§ REQUIRED WORK
I'd like the entries repeated exactly, pictures omitted.

Image-text web data:
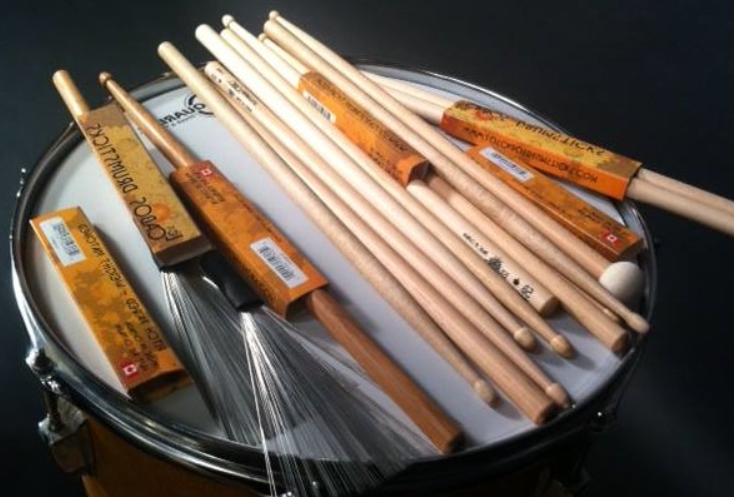 ukuran stick drum
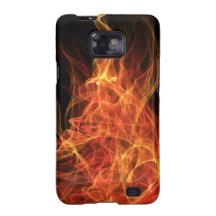 Fire Triangle Samsung Galaxy Case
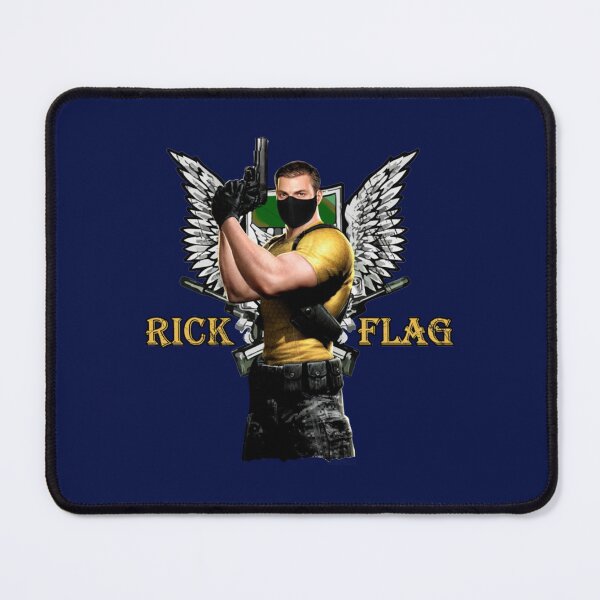 Item preview, Rick Flag   Active  designed and sold by RICHMAN-CA.
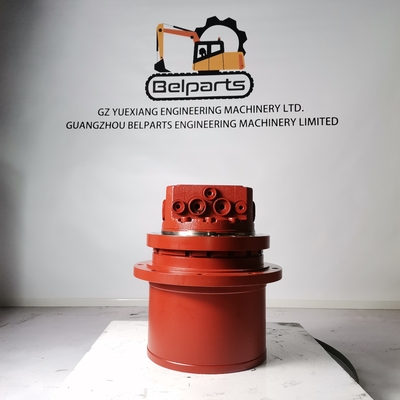Kobelco GM04I SK40 EX40 Bobcat331D ชุดมอเตอร์เดินทาง Assy สำหรับอะไหล่รถขุดตีนตะขาบ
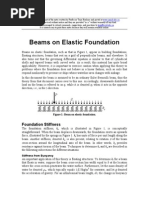 Beams On Elastic Foundation 2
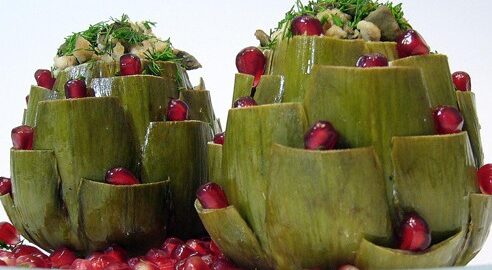 Артишоки фаршированные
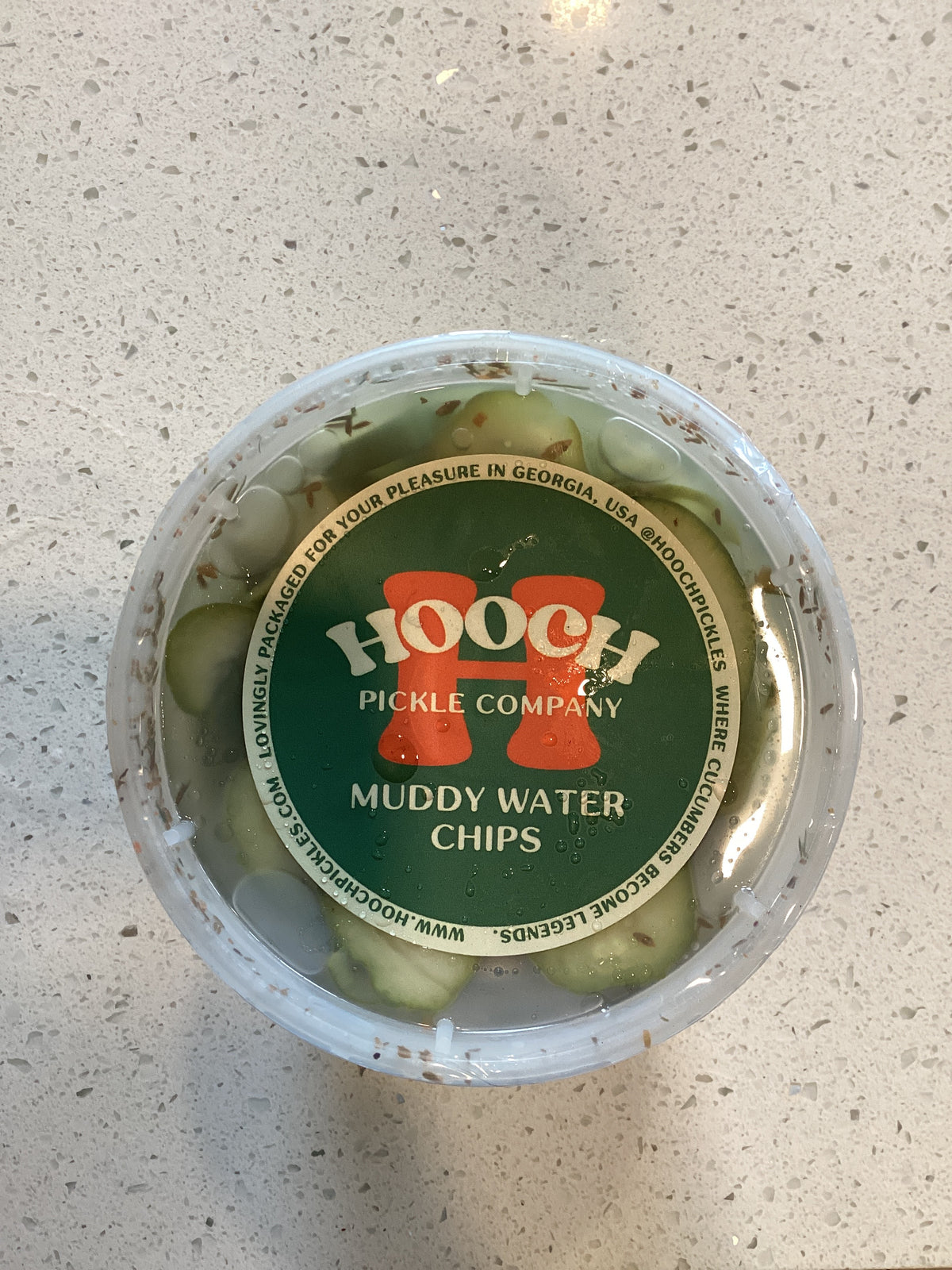 Hooch Pickles - Muddy Water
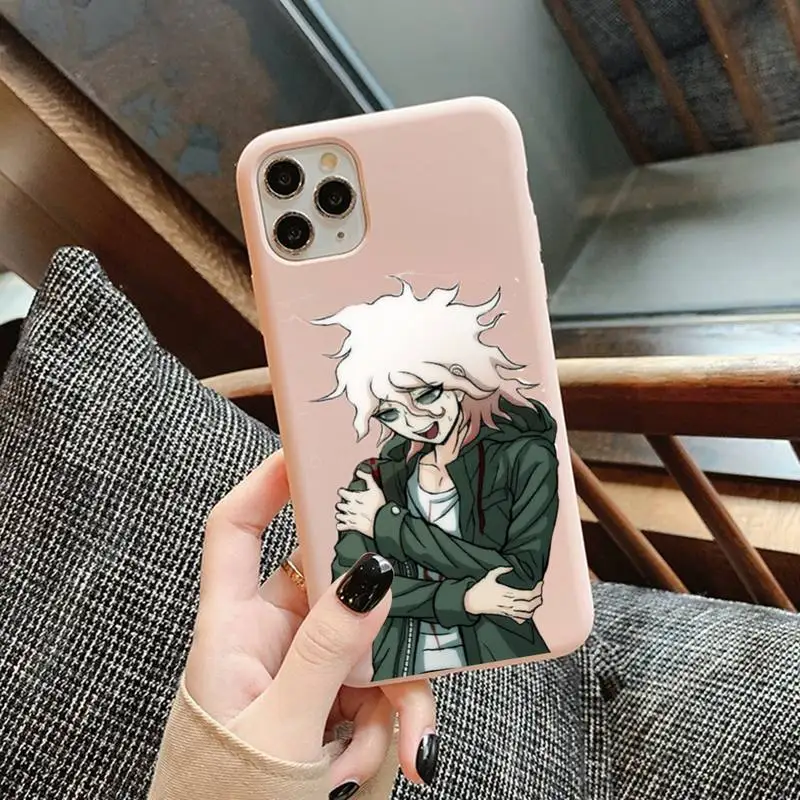 DANGANRONPA Phone Case Solid Color Soft Cover for iphone 11 Pro Max X XS Max XR 7 8 6 6S Plus Cases
DANGANRONPA Phone Case Solid Color Soft Cover for iphone 11 Pro Max X XS Max XR 7 8 6 6S Plus Cases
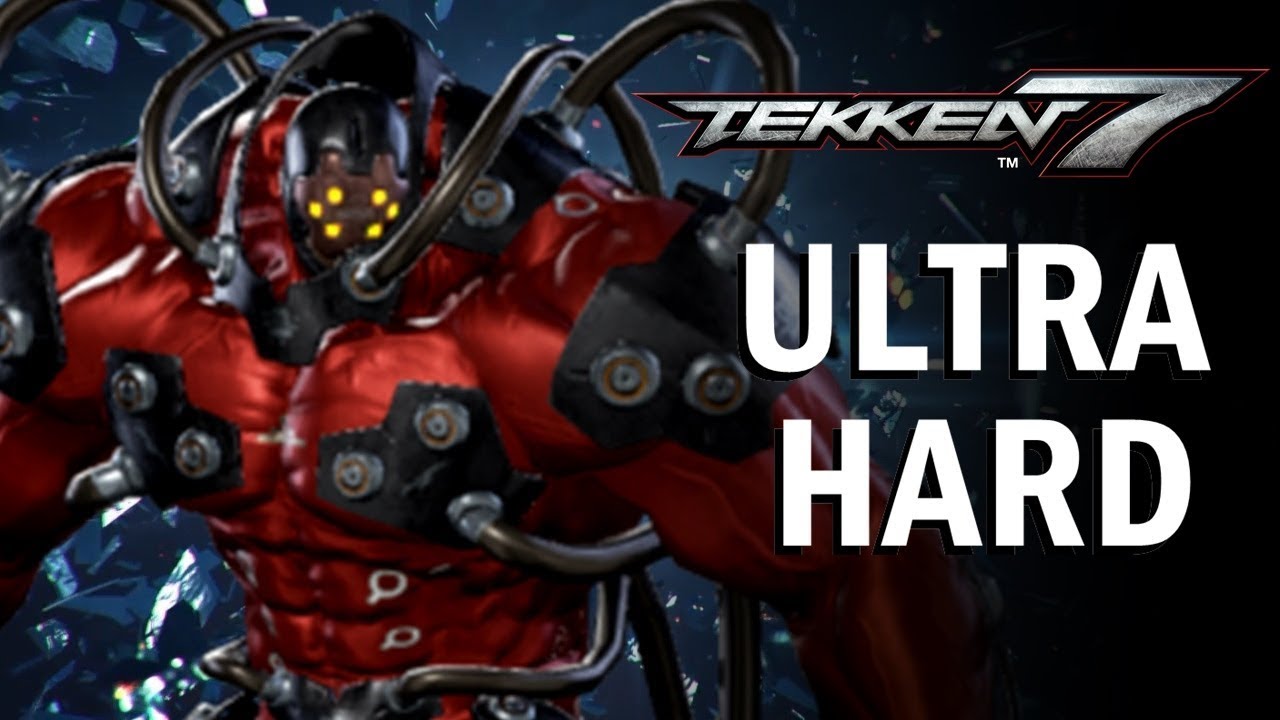 Tekken 7 - Gigas Arcade Mode (ULTRA HARD)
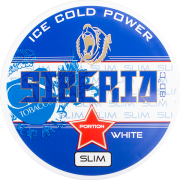 Siberia Ice Cold Power Slim White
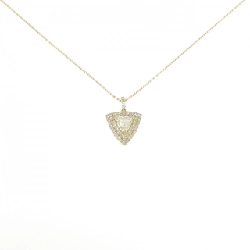 Dây chuyền kim cương K18YG 0.30CT - Hàng hiệu Chính hãng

§ REPLY TO THE EXERCISE
 ukuran stick drum
 Fire Triangle Samsung Galaxy Case
 Item preview, Rick Flag   Active  designed and sold by RICHMAN-CA.
Kobelco GM04I SK40 EX40 Bobcat331D ชุดมอเตอร์เดินทาง Assy สำหรับอะไหล่รถขุดตีนตะขาบ
 Beams On Elastic Foundation 2
 Артишоки фаршированные
 Hooch Pickles - Muddy Water
 DANGANRONPA Phone Case Solid Color Soft Cover for iphone 11 Pro Max X XS Max XR 7 8 6 6S Plus Cases
DANGANRONPA Phone Case Solid Color Soft Cover for iphone 11 Pro Max X XS Max XR 7 8 6 6S Plus Cases
 Tekken 7 - Gigas Arcade Mode (ULTRA HARD)
 Siberia Ice Cold Power Slim White
 Dây chuyền kim cương K18YG 0.30CT - Hàng hiệu Chính hãng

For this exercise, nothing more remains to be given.